À compléter =
**a)** Recopiez, dans l'entretien sur KEXP et les Trans Musicales, le passage qui va de « La collaboration entre » jusqu'à « j’ai rapidement accepté. ».
**b)** Donnez la suite de l'entretien sur KEXP et les Trans Musicales, en partant juste après sa dernière phrase.

Texte proposé =
━━━━━━
KEXP & Les Trans : « Nous nous alignons si bien parce que nous mettons la musique au premier plan »

13.03.2024

Quel point commun peuvent bien avoir une radio américaine et un festival de musique rennais ? En un mot : la découverte. Fédérateur, ce goût en commun pour le défrichage musical réunit, depuis presque huit ans, les Rencontres Trans Musicales et la plus que cinquantenaire station KEXP, basée à Seattle. Au départ fondé par quatre étudiants, le média public peut aujourd’hui se targuer d’une audience mondiale et d’une brillante réputation. En plus de ses diffusions FM quotidiennes, les performances live diffusées sur sa chaîne YouTube atteignent en effet chaque semaine plus d’1,6 millions de spectateur·rices. Parmi ces vidéos, des live d’artistes programmé·es aux Trans Musicales enregistrés, chaque année, pendant le festival. Chris Kellogg, responsable de la programmation chez KEXP, revient pour nous sur ce partenariat d’exception.

Chris Kellogg pendant le tournage de la session live de Trad.Attack!, en 2016. © Alexis Janicot

La collaboration entre Les Trans et KEXP a commencé en 2016. Pourriez-vous revenir sur les origines de ce partenariat ?

Chris Kellogg : « À l’époque à KEXP, nous connaissions les Trans Musicales, mais tout le crédit revient à Jérémy Méléard [ancien attaché de presse des Rencontres Trans Musicales], qui a pris l’initiative de nous contacter. En gros, il nous a dit “On devrait essayer de faire quelque chose ensemble !”, et j’ai rapidement accepté.

« Les Trans Musicales s’alignent si bien avec KEXP parce qu’elles mettent la musique au premier plan : c’est une valeur que nous partageons »

J’entretiens probablement avec Gwenola Le Bris [secrétaire générale de l’Association Trans Musicales] la plus importante de mes relations professionnelles. Au fil des années, les personnes avec qui nous travaillons aux Trans Musicales sont devenues des ami·es. Il y a même des bénévoles avec qui j’ai sympathisé et que j’ai plaisir à retrouver, année après année. C’est très amusant de développer ces amitiés, et elles font partie de ce qui rend les Trans Musicales spéciales. C’est aussi ce qui fait qu’on travaille tous très bien ensemble, et que je voudrais que cela ne s’arrête jamais ! Mais avant tout, il ne faut pas oublier que le festival a une formidable réputation, et est connu pour sa passionnante programmation. Il s’aligne si bien avec KEXP parce qu’il met la musique au premier plan, et je pense que c’est une valeur que nous partageons. »

Vous parlez de valeurs communes : quelles similarités partagent KEXP et Les Trans, plus précisément ?
━━━━━━
Données fournies =
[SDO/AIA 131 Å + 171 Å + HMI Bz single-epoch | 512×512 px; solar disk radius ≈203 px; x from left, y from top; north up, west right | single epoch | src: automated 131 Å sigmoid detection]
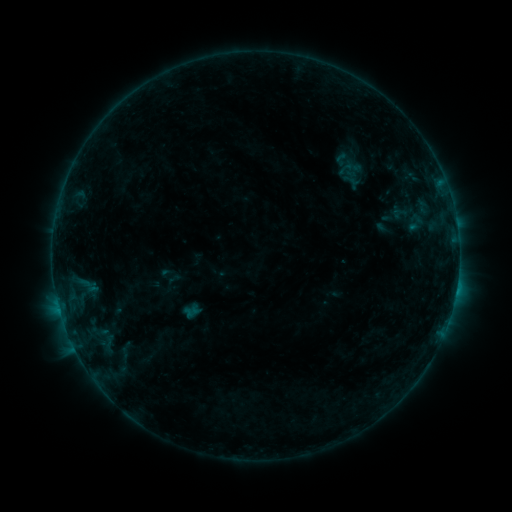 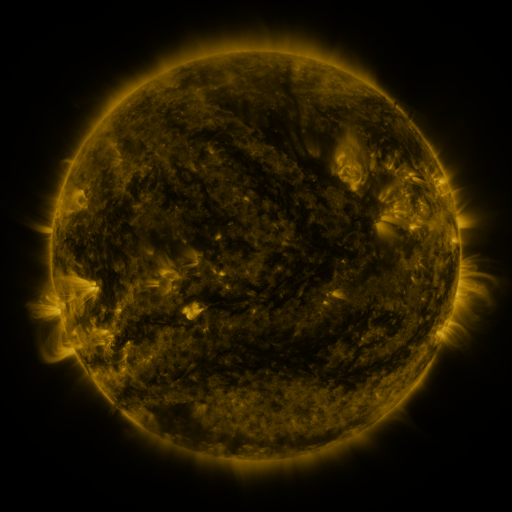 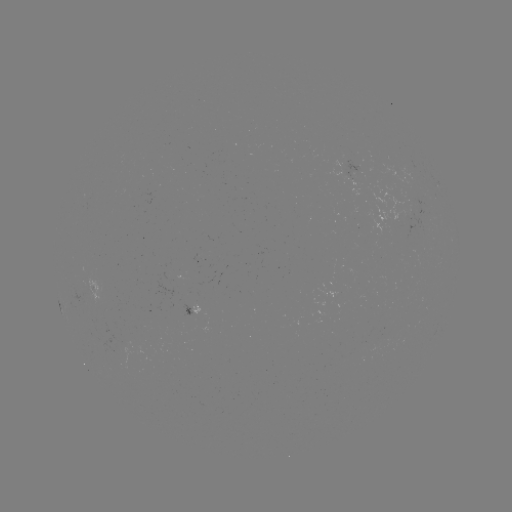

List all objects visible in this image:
sigmoid: <bbox>334, 160, 362, 181</bbox>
━━━━━━
Réponses fournies =
**a)**
La collaboration entre Les Trans et KEXP a commencé en 2016. Pourriez-vous revenir sur les origines de ce partenariat ?

Chris Kellogg : « À l’époque à KEXP, nous connaissions les Trans Musicales, mais tout le crédit revient à Jérémy Méléard [ancien attaché de presse des Rencontres Trans Musicales], qui a pris l’initiative de nous contacter. En gros, il nous a dit “On devrait essayer de faire quelque chose ensemble !”, et j’ai rapidement accepté.

**b)**
« À KEXP, on aime dire que toute bonne musique mérite d’être entendue. Peu importe où elle est créée, peu importe les ressources des artistes qui l’imaginent, peu importe si un label ou un tourneur est impliqué dans sa production ou non. C’est d’abord la musique qui compte, peu importe d’où elle vient.

« Les festivalier·ères vont aux Trans les yeux fermés, en présumant que la musique va être super, même s’ils et elles n’ont jamais entendu parler de ce qu’ils et elles vont voir : cette confiance avec les auditeur·rices, c’est exactement ce que nous recherchons »

Nous voulons avant tout que le public entre en connexion avec les artistes, et ça nous plait beaucoup d’être ce ‘’connecteur’’. C’est exactement ce que je ressens quand je suis au Parc Expo, entouré de ces milliers de personnes qui sont là pour des artistes qui, pour beaucoup, n’ont jamais joué en France – ou certainement pas devant une telle audience. Tous ces gens sont venu·es parce qu’ils et elles ont confiance dans le festival, et en Jean-Louis Brossard [directeur artistique et co-fondateur des Rencontres Trans Musicales]. Les festivalier·ères vont aux Trans les yeux fermés, en présumant que la musique va être super, même s’ils et elles n’ont jamais entendu parler de ce qu’ils et elles vont voir. C’est exactement ce qu’on recherche, nous aussi : cette confiance avec nos auditeur·rices. Les gens ont confiance en KEXP et même s’ils et elles n’aiment pas une des choses que nous proposons, ce sera sûrement le cas lors de leur prochaine écoute. Construire cette confiance dans le temps est un travail qu’on ne peut pas acheter. On doit la gagner. J’aime penser qu’une des similarités entre les Trans Musicales et KEXP réside dans cette confiance avec nos publics respectifs, rendue possible par notre vision unique de la musique. »

En 2023, vous avez sélectionné 14 artistes de la programmation des 45es Rencontres Trans Musicales, sur une affiche de 80 noms. Comment faites-vous votre choix ?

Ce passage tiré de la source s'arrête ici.